Secondly, banks have a history of simply buying their way out of trouble. Never underestimate the capacity of a behemoth with continuous cash flow to buy up challenging companies or to originate them directly.  Banks can throw people and money at problems in a way and for a period no start-up can.

Or to list it up, banks have:
  • unrivalled distribution power (they know you, they can reach you)
  • capacity to handle compliance and regulatory risks
  • well known and still surprisingly trusted brands – the trust factor
  • deep pockets and human ressources
This still makes them formidable contenders in the Fintech space, provided they take the challengers seriously enough to compete with them head on, buy them or to partner up with them. Because, let’s still face it – the succes of contenders such as Betterment, Wealthfront, Vanguard and others proves they’re serious contenders for the private wealth business of banks. Other services which just require intermediation – putting people in contact with each other – can be done effeciently by platforms at a lesser cost than the traditional bank relationship models.

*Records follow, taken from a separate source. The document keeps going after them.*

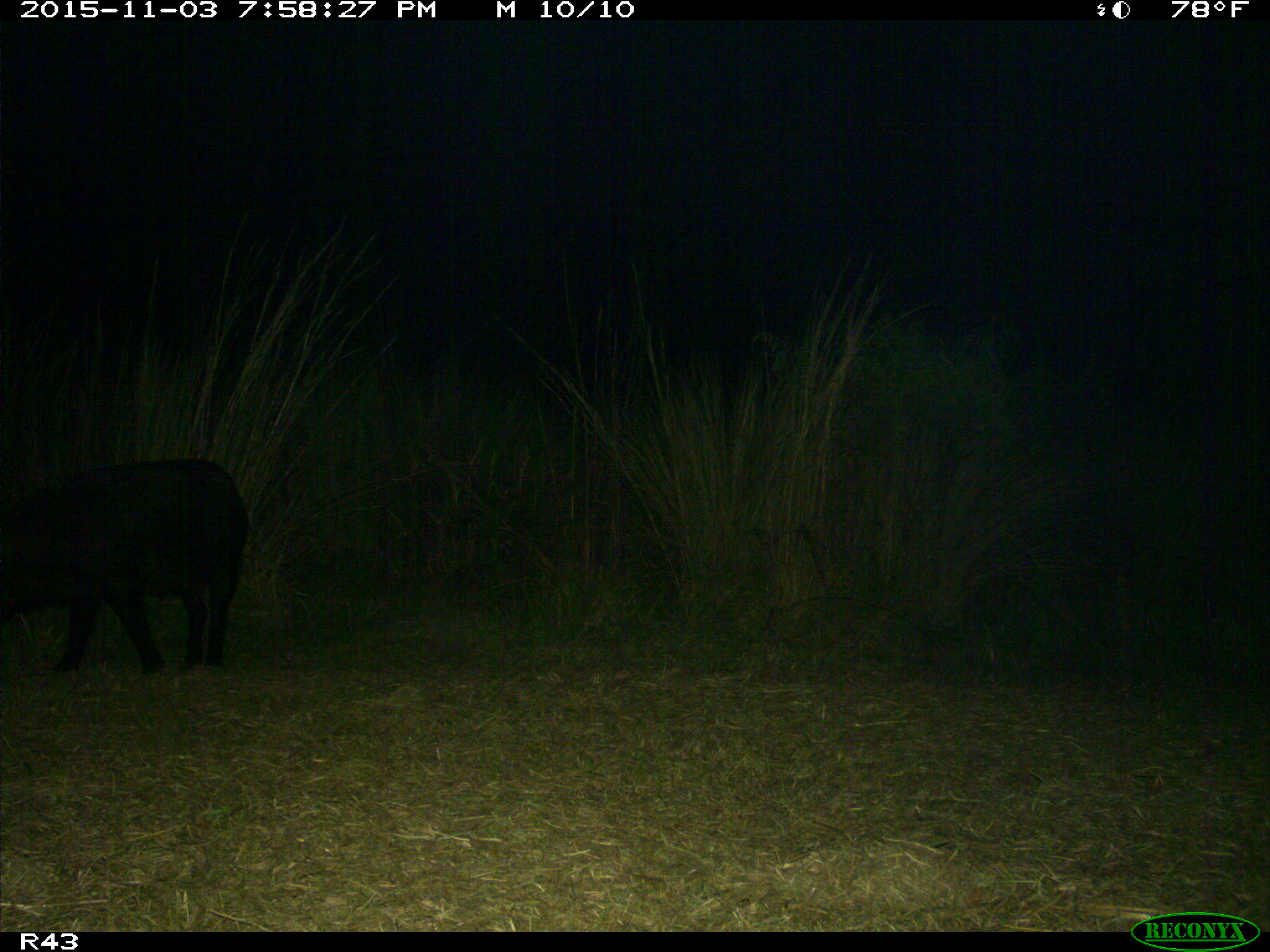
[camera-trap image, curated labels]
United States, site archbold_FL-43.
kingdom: Animalia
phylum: Chordata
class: Mammalia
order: Artiodactyla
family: Suidae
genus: Sus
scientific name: Sus scrofa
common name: wild boar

What is the implication for family offices and investors? Everyone has their own concerns and preferences for the banks they work with off course. However, if you want to develop a banking relationship for the long term – or if you want to invest or stay invested in a bank – it pays to scrutinise your banks for two aspects:

1. How good they are at the multiplicator effect – how solid their absolute core business is of transferring short term deposits in long term investments and credit. 2. What their capacity for adapatation is.